The issue with the compiler is now resolved. Developers noted that the attacker had to “dig deeply” into the version history to locate this not-so-obvious flaw.

DeFi researcher going by the nickname Ignas, in a comment to The Block, stated that the Curve Finance incident has “shaken confidence in DeFi.”

«If a protocol that worked fine for three years suffers from an exploit, the question arises how safe are other “blue chips” like Aave, Compound or even Uniswap. There are huge risks in the event of a hack of Uniswap v4 with its monolithic smart-contract design, as all assets would be instantly vulnerable», — he said.

Ignas also noted that several protocols whose synthetic assets depend on CRV liquidity could be in debt to users.
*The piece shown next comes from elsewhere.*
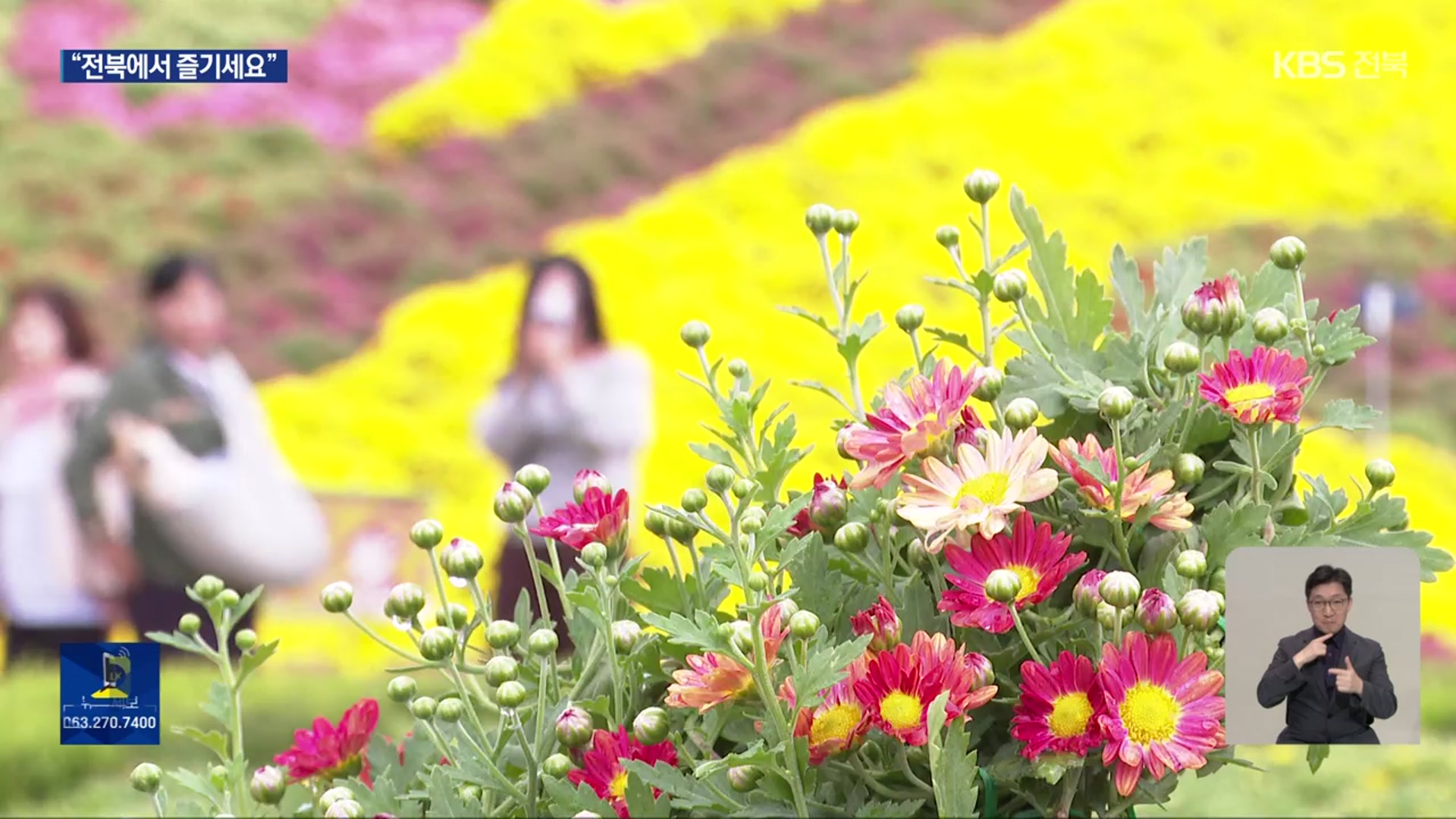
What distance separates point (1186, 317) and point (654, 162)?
3121 mm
In particular, he mentioned liquidations at Aave, Frax and Abracadabra totaling $100 million after the attack.

In his view, the incident could slow institutional adoption of DeFi.

Meanwhile, MakerDAO co-founder Rune Christensen thinks that the Curve Finance exploit will be the “last crash” before a new upswing in the crypto market.

He agrees with Nostra founder David Garay: agrees.

«This could also be a turning point when lending protocols finally begin proactively monitoring liquidity in the network for every embedded type of collateral».

Meanwhile, Indefibank CEO Sergey Mendeleev, in a ForkLog comment, pointed to the minor impact of the hack on the DeFi market.

«Curve Finance is a large protocol that covers all losses, and users ultimately won’t notice anything. I would not pay attention to this minor incident at all. The actions of the U.S. Securities and Exchange Commission and European regulators pose a significantly greater threat to the crypto market and DeFi in particular», — said the expert.

Earlier, Forklog reported that the wallet belonging to Tron co-founder Justin Sun transferred 2 million USDT from the Aave network and sent them to Curve Finance’s DeFi protocol head Mikhail Egorov in exchange for 5 million CRV (~$2.9 million at the time of writing).

As noted, during July crypto traders lost digital assets to a total of $303 million due to exploits and hacker attacks.